** Start of Text section **

Although the pace of the plot was slow, I found myself engrossed by the story. There was so much great stuff going on---mystery, friendship, bio-mechanicals, sinister plans. Oddly enough, I wasn't all that into the romance (though it was plenty believable)---I was more interested in what was going on with the school and the professors, what exactly had happened to Victor, how it would all impact Lizzie, etc.

I had one main issue though. There were a some threads left hanging, things I didn't quite understand, and things I wanted to know more about. It was like so many of those mysterious/sinister parts of the plot about the school just got dropped. According to the author, there's going to be another book that continues the story (albeit with the focus on different characters), so hopefully these will still get addressed. Maybe someone who's finished the book can help me in case I just missed some things? [Hidden spoiler can be found in my review on my blog or Goodreads.]

One other thing I wanted to mention is that Lizzie thought about how Byram was so attractive that he wouldn't even be friends with her if it weren't for his bad foot bringing him down to her level. She mentioned something similar about some boy she had a crush on and got to know while he was ill. I didn't like the implication that having a disability brings a person's value down. I chocked it up to just being Lizzie's beliefs as a product of the time she lived in, but I wanted to point it out so readers could be aware of this kind of thing not just in this book but in life in general.

** End of Text section **
** Start of Recorded data **

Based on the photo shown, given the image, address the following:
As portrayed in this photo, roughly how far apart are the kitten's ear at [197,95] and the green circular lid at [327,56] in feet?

** End of Recorded data **

> Your objective: Extend the book review beyond its final paragraph. The listing has no connection to the book review.

> Response to this exercise:
Last but not least, I wanted to talk about the thought-provoking aspect of this book. I mentioned that Victor was entirely intact except for having someone else's arm. That one little arm, however, had a big impact. [Hidden spoiler can be found in my review on my blog or Goodreads.] I loved that the author used that to explore the concept of souls and memories and whether our body parts retain a bit of ourselves if they're kept alive after the rest of our body has died. I've heard stories, for example, about people who got heart transplants and then started acting like the person the heart originally belonged to, and things like that make me wonder. When we die, if some part of our body remains alive, does part of our soul, or maybe some imprint of it, remain with it? Or in cases like the heart transplants, is there a scientific explanation? (I did read something about cell memory.) But in the case of fictional Frankenstein stories, if someone is reanimated, do they get their soul back? What if they're composed from the parts of a whole bunch of people, do they even get a soul? A whole bunch of souls? Maybe that's why the other bio-mechanicals were mindless---they were confused by having too many souls in one body. This book doesn't go in-depth into any of this, nor does it force any belief on the reader, but it's definitely an interesting part of the story.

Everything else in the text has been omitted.